9. And executes judgment for me. You tremble at what the next word will be. Will it be against or for? Thank God it’s for me. Everything about justice would say now he’s going to execute judgment against me and I’m cooked. It’s over because I sinned. This guy is so gutsy about God’s grace, he’s waiting here under indignation until an advocate comes and pleads his cause and God now from the bench of the universe executes judgment and it turns out to be for me. This is the gospel. This is what came true in Jesus. Everything was pointing to Jesus here. Everything was pointing right here. This is representative of that, the judgment happened for me, it happened at Calvary. The judgment that should have fallen on me and wiped me out fell on Jesus, my Advocate.
10. He will bring me out to the light; I shall look upon his vindication. I won’t stay in this darkness forever. In there I’ve seen light. I’ve known and here’s my prayer: I’ve known he will advocate for my cause, I know judgment will come for me and now here it comes and I’m walking out into the light and I’m beholding his vindication and my deliverance. Now that’s the end of this text. We’re in the light. It’s all okay now, and we’ve learned how to live in gutsy guilt.
None Like Our Pardoning God
If you don’t study to live by gutsy guilt, I don’t know how you will manage your sins and be on top of it. I just don’t know how you do it. You either have to minimize your sins and say they’re not so bad or you have to sink under them and say, “I’m done for. I can’t live the Christian life, it’s just no good.” But if you get a handle on how terrible sin is, how serious God takes it and how unbelievably powerful his grace is to advocate for his people in their sin, you will be able to get through your failing life. I promise you, you will fail in 2009 just like you failed in 2008. But you don’t have to wallow in it and you don’t have to be defeated by it or destroyed by it. Let’s move to the Lord’s table by dropping to the end of the chapter:
“Be gutsy. Hold on to God’s grace.”
Who is a God like you, pardoning iniquity
and passing over transgression
for the remnant of his inheritance?
He does not retain his anger forever,
because he delights in steadfast love.
He will again have compassion on us;
he will tread our iniquities underfoot.
You will cast all our sins
into the depths of the sea.
You will show faithfulness to Jacob and steadfast love to Abraham,
as you have sworn to our fathers
from the days of old. (Micah 7:18–20)
Micah is blown away by the pardoning God. “Who is a pardoning God like Thee and who has grace so rich and free and who has grace so rich and free?” That hymnal line is based on this text. My heart fills up with love for you because God loves me so much.
Be Gutsy
I feel very profoundly taken by God and loved through all my pastoral, family, personal, citizen failings of 2008. I hope that as we come to the table now you will look back with measures of Godly regret that leads to life and Godly thanksgiving.

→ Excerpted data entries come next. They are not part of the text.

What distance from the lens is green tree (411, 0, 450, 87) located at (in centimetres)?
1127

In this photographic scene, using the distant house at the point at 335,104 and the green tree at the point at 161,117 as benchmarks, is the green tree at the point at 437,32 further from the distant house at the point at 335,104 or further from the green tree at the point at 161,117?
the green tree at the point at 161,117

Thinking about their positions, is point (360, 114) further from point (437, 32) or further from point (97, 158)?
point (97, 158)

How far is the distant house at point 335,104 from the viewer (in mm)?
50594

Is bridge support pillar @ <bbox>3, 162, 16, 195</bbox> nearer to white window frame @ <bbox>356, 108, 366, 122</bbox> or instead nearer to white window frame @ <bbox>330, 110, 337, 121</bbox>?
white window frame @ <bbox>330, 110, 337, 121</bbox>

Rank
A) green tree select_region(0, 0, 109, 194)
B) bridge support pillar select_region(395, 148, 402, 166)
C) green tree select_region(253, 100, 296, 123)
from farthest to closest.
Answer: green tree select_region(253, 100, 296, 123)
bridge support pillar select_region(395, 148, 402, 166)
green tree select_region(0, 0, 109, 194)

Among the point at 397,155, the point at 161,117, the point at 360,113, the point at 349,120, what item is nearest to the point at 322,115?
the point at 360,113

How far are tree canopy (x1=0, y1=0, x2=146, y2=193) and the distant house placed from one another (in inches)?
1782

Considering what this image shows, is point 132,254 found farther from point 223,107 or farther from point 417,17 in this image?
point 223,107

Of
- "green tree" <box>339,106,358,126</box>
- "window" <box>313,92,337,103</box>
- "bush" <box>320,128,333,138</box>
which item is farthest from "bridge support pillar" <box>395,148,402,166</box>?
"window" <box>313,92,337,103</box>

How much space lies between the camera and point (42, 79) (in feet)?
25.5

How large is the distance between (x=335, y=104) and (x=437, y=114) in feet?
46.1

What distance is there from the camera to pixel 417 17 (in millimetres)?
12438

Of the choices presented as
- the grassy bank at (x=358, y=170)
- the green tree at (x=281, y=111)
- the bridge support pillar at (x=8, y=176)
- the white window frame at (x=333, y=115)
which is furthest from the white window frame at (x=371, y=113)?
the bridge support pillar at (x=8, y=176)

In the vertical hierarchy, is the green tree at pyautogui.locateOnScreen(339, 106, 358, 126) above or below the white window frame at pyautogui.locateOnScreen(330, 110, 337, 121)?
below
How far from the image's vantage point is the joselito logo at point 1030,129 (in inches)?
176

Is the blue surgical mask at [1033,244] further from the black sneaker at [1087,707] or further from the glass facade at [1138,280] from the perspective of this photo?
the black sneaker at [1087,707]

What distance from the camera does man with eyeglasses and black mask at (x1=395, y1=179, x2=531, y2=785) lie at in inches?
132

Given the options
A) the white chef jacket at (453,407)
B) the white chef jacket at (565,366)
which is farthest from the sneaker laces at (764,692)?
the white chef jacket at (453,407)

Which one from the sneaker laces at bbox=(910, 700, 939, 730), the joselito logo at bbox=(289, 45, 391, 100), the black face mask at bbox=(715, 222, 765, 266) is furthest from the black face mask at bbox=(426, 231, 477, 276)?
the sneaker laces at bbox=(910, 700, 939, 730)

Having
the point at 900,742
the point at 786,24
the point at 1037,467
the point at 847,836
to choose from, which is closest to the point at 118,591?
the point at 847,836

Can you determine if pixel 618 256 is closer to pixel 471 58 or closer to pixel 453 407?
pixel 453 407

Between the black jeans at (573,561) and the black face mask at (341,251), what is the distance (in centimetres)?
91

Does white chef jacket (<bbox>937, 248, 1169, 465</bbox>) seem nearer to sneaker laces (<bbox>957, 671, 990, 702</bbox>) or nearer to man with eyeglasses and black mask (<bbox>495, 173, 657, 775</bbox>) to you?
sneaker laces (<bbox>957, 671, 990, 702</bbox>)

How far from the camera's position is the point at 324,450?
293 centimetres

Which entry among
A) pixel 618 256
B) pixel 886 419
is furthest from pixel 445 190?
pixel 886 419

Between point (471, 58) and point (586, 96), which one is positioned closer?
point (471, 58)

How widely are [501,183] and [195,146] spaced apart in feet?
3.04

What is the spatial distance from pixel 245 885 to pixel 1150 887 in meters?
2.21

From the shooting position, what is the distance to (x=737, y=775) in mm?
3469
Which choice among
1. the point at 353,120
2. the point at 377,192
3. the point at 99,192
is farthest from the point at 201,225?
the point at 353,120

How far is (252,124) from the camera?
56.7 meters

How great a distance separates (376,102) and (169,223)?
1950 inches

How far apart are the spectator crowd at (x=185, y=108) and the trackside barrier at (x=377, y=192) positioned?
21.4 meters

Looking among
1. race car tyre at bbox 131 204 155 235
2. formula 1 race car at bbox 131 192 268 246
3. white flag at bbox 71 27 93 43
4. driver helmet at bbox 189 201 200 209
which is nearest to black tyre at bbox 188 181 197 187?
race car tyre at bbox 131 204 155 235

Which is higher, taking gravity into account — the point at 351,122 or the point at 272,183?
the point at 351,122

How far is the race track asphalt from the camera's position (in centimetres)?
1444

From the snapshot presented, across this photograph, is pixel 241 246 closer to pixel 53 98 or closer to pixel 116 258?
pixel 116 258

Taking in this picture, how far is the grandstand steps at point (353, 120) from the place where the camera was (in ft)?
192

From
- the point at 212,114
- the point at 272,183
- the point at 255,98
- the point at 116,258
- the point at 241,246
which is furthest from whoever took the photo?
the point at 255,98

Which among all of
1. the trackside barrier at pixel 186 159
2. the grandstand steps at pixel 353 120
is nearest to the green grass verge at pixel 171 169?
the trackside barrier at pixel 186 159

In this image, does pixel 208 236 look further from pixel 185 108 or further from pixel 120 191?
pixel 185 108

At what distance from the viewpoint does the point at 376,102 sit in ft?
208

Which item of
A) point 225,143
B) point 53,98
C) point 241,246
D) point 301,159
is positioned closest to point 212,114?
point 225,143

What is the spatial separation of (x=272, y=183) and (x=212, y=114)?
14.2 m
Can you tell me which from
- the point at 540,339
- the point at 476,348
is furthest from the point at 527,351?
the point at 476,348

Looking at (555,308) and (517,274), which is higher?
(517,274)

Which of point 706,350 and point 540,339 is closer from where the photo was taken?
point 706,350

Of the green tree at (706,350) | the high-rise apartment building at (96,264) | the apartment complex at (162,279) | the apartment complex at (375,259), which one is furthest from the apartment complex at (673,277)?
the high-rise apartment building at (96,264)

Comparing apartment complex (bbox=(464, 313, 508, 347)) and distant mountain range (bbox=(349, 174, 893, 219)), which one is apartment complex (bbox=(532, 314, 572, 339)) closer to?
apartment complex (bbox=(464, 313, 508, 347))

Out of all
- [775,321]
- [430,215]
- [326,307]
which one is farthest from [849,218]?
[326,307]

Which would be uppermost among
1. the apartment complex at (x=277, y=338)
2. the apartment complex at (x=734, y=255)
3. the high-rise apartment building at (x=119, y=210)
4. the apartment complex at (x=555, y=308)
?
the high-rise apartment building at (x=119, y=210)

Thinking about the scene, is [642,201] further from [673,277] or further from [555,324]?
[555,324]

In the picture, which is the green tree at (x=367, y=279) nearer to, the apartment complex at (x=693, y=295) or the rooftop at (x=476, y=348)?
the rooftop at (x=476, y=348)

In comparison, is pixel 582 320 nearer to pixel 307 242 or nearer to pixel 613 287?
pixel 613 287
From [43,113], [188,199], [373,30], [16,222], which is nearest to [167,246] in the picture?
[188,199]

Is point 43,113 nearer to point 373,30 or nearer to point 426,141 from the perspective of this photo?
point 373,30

Don’t try to blind yourself to the regrets and surely don’t fail to say the thanks. I hope you have a framework now to manage the regrets, to deal with the real sins that you’ve committed. Maybe you’re still in some season of discipline and darkness and you don’t have to go under.
Be gutsy. Hold on to that grace. Say to the devil, “Don’t you dare rejoice over me. I’m coming out into the light. Sooner or later, God will hear my cry and I will walk out of this darkness.”